TEXT:

Berendsohn: Information request sent to S. Keene, who forwarded it to Alice Grant.

SMASCH project

Tom Duncan, 15 May 1996:I am writing in response to your message about the TDWG Collection Data Standard. As you may know, the SMASCH project has been developing a relational database for botanical collections in California. In addition, the Museum Informatics Project (http://www.mip.berkeley.edu) has worked on data models for the Museum of Vertebrate Zoology. I believe that Berkeley has much to offer in the upcoming TDWG discussion and therefore I am very intersted in participating in the discussions about the TDWG Collection Data Standard.


7. Other comments received since October 1995

(excerpts, please protest if I left out something essential!)

7.1. Anita F. Cholewa, 15 May 1996: While I do not wish to become a member of the collections database group, ... for those of us who may have already developed some sort of collections database, what help will there be to convert our databases to conform to the new standards?

AVAILABLE DATA:
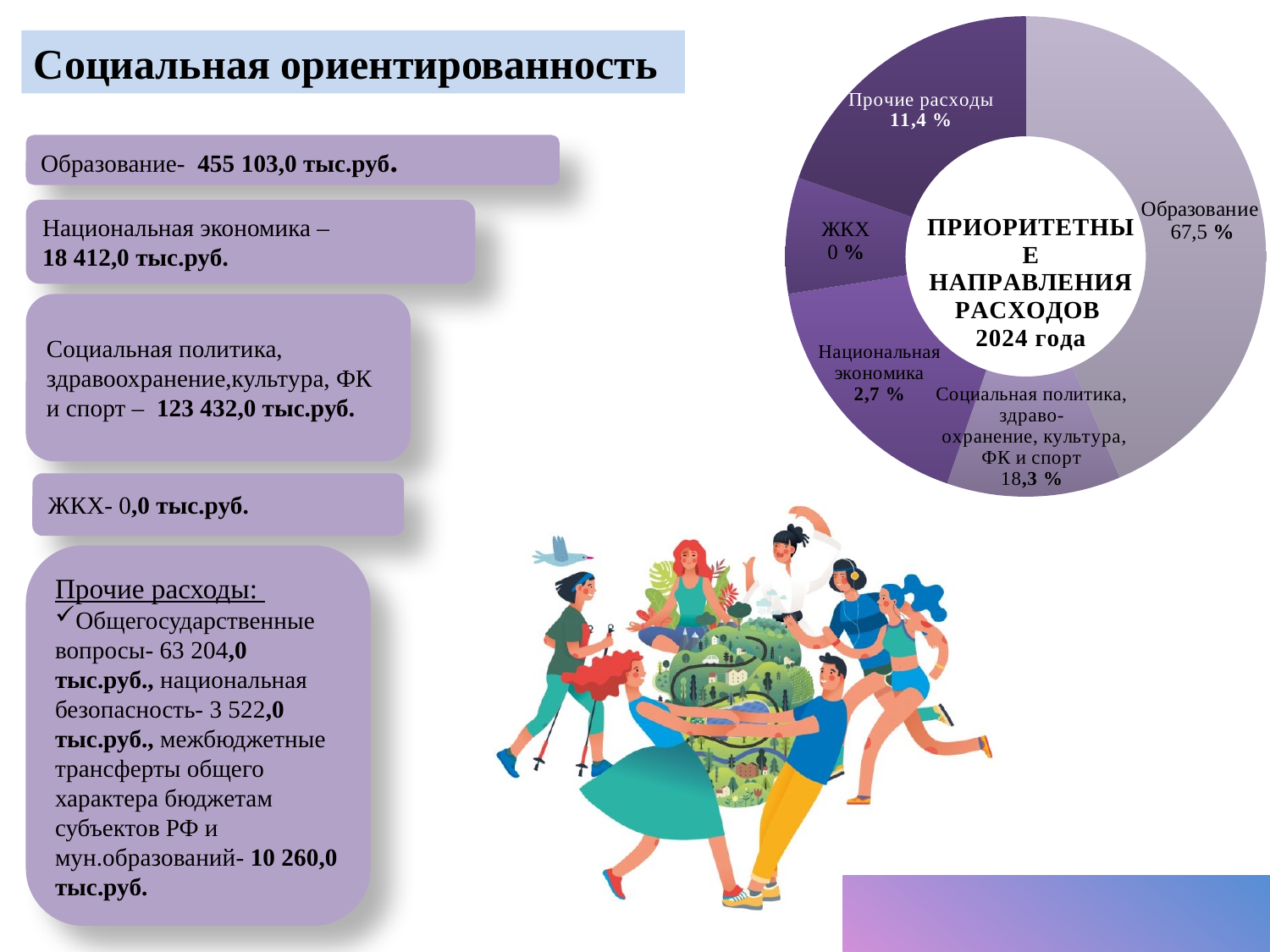
How many categories are shown in the pie chart? 5 What percentage is shown for Прочие расходы in the pie chart? 11,4 % What share is shown for Национальная экономика in the pie chart? 2,7 % What percentage does the pie chart show for ЖКХ? 0 % What share of the pie chart does Образование account for? 67,5 % Which has a larger share in the pie chart: Прочие расходы or Национальная экономика? Прочие расходы Which category has the largest share in the pie chart? Образование Which category has the smallest share in the pie chart? ЖКХ What type of chart is shown on the slide? Pie (doughnut) chart What is the title shown in the centre of the pie chart? ПРИОРИТЕТНЫЕ НАПРАВЛЕНИЯ РАСХОДОВ 2024 года What share is shown for Социальная политика, здравоохранение, культура, ФК и спорт in the pie chart? 18,3 % What is the difference in percentage points between Образование and Прочие расходы in the pie chart? 56,1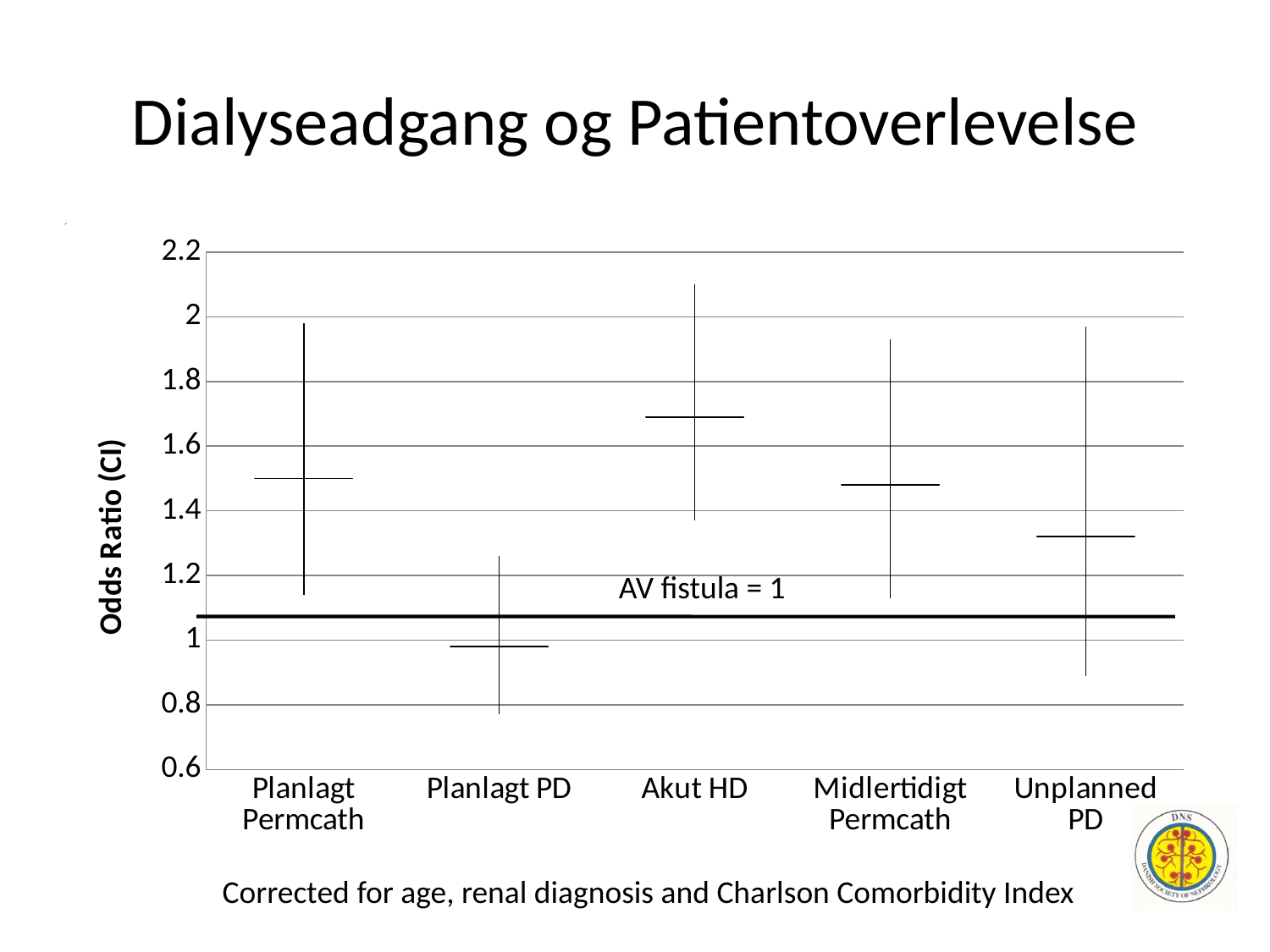
Which category has the lowest odds ratio in the chart? Planlagt PD Is the odds ratio for Midlertidigt Permcath greater or less than 1.4? greater Which category has the highest odds ratio in the chart? Akut HD What does the horizontal reference line across the chart represent, according to its label? AV fistula = 1 Is the odds ratio for Unplanned PD greater or less than 1.2? greater Is the odds ratio for Akut HD greater or less than 1.6? greater Which has the larger odds ratio, Akut HD or Planlagt PD? Akut HD What is the label of the y axis of the chart? Odds Ratio (CI) How many dialysis access categories are shown on the x axis of the chart? 5 Which has the larger odds ratio, Planlagt Permcath or Unplanned PD? Planlagt Permcath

TASK OBJECTIVE:
In the text on the TDWG Collection Data Standard, what has the SMASCH project been developing?

EXERCISE OUTPUT:
A relational database for botanical collections in California.